>> begin Quoted passage

30 Year Look Back At Aimee Mann’s Solo Debut Album ‘Whatever’

Aimee Mann’s Solo Debut Album "Whatever."

Whatever Album Photo: Fair Use for review purposes only.

In the Spring of 1993, I was on my way to an E.J. Korvettes (a department store found exclusively on Long Island) to visit a friend who was working there as a salesperson selling vacuums or something less exciting. While my car was waiting at an abnormally long stop light I turned on the radio, and was instantly captivated by a song that had a minor 6 chord in it. Who uses minor 6 chords nowadays besides me and few of my co-writers? I was drawn in. The track was sung clearly, passionately but reserved by a female vocal that was unfamiliar to me. All I knew was that this power pop song stood out among all the rap music that had overtaken the airwaves. I instantly dug it. 

Because the form of the tune was recognizable (it had an actual hook that repeated when I wanted it to repeat) I gathered the title of the song had the word “anything” in it.  Another stop light down – the song ended and a new one played. I waited for that one to end and hoped the DJ would tell me who that female artist was. It was not to be. Another song came on and I was at my destination. Reluctantly, I made my way into E.J. Korvettes and tracked down my very depressed friend.

>> end Quoted passage

▶ **Short problem**:
Continue the retrospective on Aimee Mann's album "Whatever" from its last sentence. The listing that comes next is separate material unrelated to the text on Aimee Mann's album.

>> begin Dataset excerpt

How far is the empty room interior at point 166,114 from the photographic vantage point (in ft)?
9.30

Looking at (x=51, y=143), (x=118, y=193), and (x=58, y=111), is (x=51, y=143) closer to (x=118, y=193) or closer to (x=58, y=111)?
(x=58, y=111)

>> end Dataset excerpt

▶ **Task response**:
I spent about a half hour trading pleasantries with her hopefully imparting her with something that could cheer her up. I couldn’t. Leaving the department store with her standing there all alone with the vacuum cleaners was a painful experience. Nonetheless, I got into my car and headed for a gas station. On route, I turned on the radio again and quickly switched stations. I heard a little blip of something that caught my ear. I think it was that song with the minor 6 chord. Could it be? I had tuned into a rather commercial Long Island station that hardly ever ventured off the most conservative, safe playlists at the time so I was confused. 

Sure enough, when the hook came around I knew I had struck gold. What a great tune!  Fortunately, after it ended the DJ happily said,  “That’s a new one from Aimee Mann called “Say Anything,” Who was Aimee Mann?  I didn’t know, but I had to have her song in my record collection.  Now, this is a very rare thing where I hear a song on the radio and feel compelled to purchase it (no online music buying back then), but this one grabbed me.  I forgot all about getting gas and headed over to The Record Stop, one of the few comprehensive record / CD stores in the area. 

I went in determined and asked if they had heard a song called “Say Anything” by Aimee Man. The dude behind the counter paused for a second and said, “Oh Aimee Mann the singer from the group Til Tuesday. “Yeah, she has a new CD out called Whatever, check aisle 3.”  I had heard the name Til Tuesday but I wasn’t familiar with their sound.  Flipping through the “M” files I quickly tracked down the CD.  I stared at Aimee all dressed in black lying down in a rather unnatural position. It was not a typical glamorous shot of a female vocalist. This was a good sign. However, I still weighed the possibility that “Say Anything” might just be the only decent track on the disc. At this point in the music world, I was pretty disappointed with most artists releasing consistently high quality material.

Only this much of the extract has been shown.